12. Bölüm

167 71 70
                                    

Merhaba nasılsınız?

Kitap nasıl gidiyor? Sevdiniz mi?

Kitap hakkında düşünceleriniz neler? :)

Uzun bir bölüm sizi bekliyor. İyi ve eğlenceli okumalar :)

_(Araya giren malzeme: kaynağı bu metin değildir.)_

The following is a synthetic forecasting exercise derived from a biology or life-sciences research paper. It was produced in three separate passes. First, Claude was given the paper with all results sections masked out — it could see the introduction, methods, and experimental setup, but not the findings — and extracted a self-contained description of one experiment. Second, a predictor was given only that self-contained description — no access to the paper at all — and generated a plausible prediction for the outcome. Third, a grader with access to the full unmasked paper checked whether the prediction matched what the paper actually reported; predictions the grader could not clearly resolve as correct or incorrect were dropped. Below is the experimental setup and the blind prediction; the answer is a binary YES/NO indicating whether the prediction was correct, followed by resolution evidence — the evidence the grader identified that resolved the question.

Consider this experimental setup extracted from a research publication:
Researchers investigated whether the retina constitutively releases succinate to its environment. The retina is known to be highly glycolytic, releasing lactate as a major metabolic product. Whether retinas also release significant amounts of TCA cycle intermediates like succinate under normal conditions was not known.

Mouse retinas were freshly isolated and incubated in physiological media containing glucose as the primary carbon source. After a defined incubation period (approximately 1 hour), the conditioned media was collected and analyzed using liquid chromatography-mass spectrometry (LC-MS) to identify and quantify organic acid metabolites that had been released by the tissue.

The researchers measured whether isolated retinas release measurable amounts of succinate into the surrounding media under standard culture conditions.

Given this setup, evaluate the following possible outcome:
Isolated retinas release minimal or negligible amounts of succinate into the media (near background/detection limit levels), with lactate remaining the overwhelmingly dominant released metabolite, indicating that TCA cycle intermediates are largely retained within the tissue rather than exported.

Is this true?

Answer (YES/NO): NO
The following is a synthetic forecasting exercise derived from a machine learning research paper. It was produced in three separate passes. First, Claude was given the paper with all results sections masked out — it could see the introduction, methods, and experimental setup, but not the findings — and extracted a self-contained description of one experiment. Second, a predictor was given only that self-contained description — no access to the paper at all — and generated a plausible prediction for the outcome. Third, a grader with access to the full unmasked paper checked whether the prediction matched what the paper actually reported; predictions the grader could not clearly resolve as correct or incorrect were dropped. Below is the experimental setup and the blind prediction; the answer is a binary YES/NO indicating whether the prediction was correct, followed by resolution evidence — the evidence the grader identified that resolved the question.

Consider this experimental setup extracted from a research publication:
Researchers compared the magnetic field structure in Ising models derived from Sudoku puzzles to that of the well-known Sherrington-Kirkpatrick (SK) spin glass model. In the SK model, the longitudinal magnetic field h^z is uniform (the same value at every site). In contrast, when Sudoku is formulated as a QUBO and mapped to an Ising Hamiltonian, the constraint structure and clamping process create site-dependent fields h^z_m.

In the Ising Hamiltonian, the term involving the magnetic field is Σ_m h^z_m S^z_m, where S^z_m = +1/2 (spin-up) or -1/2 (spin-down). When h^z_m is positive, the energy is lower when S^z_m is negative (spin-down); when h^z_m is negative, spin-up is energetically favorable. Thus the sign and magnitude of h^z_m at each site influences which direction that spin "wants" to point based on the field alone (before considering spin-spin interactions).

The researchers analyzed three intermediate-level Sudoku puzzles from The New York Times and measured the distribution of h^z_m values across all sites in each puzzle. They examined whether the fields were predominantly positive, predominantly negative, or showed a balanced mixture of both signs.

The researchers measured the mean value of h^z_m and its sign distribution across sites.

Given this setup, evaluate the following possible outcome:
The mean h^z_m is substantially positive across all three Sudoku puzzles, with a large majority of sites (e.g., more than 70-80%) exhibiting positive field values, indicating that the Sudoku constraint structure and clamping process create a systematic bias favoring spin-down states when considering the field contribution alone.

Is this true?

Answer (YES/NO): YES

Müzik : Dirty Blond - Die for you

*****

SAM

Yatağımda uzanıp olanları düşünüyordum. O olayın üzerinden üç gün geçmişti. Arkadaşlarımla zaman geçiriyordum ama eskisi gidi neşeli değildim bunu fark etmişlerdi, bana belli etmeseler bile beni eğlendirmeye çalıştıklarını biliyordum. Daisy kelebeklerini üzerime salıp ya kıdıklıyor ya uçurmaya çalışıyordu. Aron küçüklükte yaptığımız komik olayları anlatıyordu. Maya şakalar yapıyordu. Alice... Alice beni diniyordu. Ben Dimanla yaptıklarımızı bana nasıl abilik yaptığını anlatırdım. Niye bu kadar abarttın dersenizde o gün beni gerçekten yıkan bir şey öğrenmiştik. Diman kristalı çalıp benim üzerime atacaktı.

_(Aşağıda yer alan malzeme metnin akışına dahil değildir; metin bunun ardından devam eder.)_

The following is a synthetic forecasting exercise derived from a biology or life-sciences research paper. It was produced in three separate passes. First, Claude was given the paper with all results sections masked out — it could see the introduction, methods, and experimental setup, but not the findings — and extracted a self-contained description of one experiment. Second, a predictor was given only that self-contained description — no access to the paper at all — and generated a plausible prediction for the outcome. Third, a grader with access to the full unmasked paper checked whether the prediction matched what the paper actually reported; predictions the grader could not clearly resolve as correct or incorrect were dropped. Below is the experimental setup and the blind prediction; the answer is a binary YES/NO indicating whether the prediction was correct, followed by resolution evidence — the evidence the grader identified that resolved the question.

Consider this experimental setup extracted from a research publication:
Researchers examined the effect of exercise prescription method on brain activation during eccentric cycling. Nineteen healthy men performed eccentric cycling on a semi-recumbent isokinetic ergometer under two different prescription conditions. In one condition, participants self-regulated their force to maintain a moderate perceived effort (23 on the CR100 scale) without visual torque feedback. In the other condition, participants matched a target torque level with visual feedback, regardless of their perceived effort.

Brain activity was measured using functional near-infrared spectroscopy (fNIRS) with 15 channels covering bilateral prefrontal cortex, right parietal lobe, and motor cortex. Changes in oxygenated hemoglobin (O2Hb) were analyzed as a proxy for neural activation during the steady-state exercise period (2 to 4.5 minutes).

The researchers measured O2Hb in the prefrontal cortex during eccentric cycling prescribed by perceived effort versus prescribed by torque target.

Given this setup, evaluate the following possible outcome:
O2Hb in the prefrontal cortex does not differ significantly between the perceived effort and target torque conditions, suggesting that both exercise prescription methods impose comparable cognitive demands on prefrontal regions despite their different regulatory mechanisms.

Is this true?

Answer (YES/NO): YES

O gün kral beni çağırdığında Diman'dan haber var sanmıştım ama gittiğimde elleri bağlı dizlerinin üzerinde yerde oturan Diman'ın nişanlısını görünce şok olmuştum. Kral ikisinin iş birliği yaptığını söylemişti. Kristali çalıp üzerime atacaklardı. İşte o zaman yıkılmıştım.

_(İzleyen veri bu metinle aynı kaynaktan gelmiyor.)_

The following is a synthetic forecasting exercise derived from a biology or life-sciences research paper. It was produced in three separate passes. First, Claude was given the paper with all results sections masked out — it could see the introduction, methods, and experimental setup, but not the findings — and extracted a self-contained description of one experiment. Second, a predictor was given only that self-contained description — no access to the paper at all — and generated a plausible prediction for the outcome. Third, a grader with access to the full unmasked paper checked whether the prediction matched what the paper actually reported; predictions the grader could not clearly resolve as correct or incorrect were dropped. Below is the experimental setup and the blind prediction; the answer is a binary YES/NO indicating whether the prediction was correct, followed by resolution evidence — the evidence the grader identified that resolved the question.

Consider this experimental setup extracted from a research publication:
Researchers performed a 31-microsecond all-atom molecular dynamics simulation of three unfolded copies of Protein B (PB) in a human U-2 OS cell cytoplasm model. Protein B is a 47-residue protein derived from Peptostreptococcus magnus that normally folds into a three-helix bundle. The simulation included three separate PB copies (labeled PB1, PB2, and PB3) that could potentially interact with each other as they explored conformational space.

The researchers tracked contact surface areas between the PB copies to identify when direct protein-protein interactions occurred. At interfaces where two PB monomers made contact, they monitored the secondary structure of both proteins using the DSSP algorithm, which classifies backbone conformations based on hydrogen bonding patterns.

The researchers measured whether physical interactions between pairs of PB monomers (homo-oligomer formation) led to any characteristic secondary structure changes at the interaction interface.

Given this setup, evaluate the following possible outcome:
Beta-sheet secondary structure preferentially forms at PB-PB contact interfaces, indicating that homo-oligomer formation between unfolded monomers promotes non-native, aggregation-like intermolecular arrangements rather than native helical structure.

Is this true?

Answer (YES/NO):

Sıkıldığımı hiss edince yatakta doğrulup oturdum. Kapı çalınıca 'gel' diyip kapıya baktım. Kapı hafifce aralandı Alice içeriye girip kapıyı kapatıp yanıma adımladı. Yatağın ucuna oturup hafifce gülümseyerek bana baktı.

"İyi misin?"

"İyiyim"

"Bak ne diyeceğim. Benim bildiğim güzel bir yer var küçükken sıkülınca oraya giderdim hadi hep beraber oraya gidelim seveceğine eminim"

"Neresiymiş orası?"

"Gidince görürsün"

Bana göz kırpıp ayağa kalktı. Elini bana uzatınca elini tuttum. Beni ayağa kaldırip kapıya yöneldi. Elimi tutunca kalbim hızlanmıştı. Kapıyı açıp birlikte odadan çıkınca kapının önünde bizi bekleyen üçlüye kıkırdadım. Kaşlarını çatıp bana bakan Daisy'nin yüz ifadesi düzelip gülümsedi.

"Harika yine kelebeklerimi üzerine salmayacağım kendiliğinden gülüyor"

Diyip kıkırdadı. Hepimiz Daisy'ye gülerken Alice beni çekiştirip elimi bıraktı. Elimi bırakmasını istemiyordum. Elini tutmak istiyordum ama ne tepki vereceğini kestiremiyordum. Bu yüzden önde gidenleri takip etmeye başladım. Saraydan çıkıp hazırda bekleyen at arabasın binmişdik.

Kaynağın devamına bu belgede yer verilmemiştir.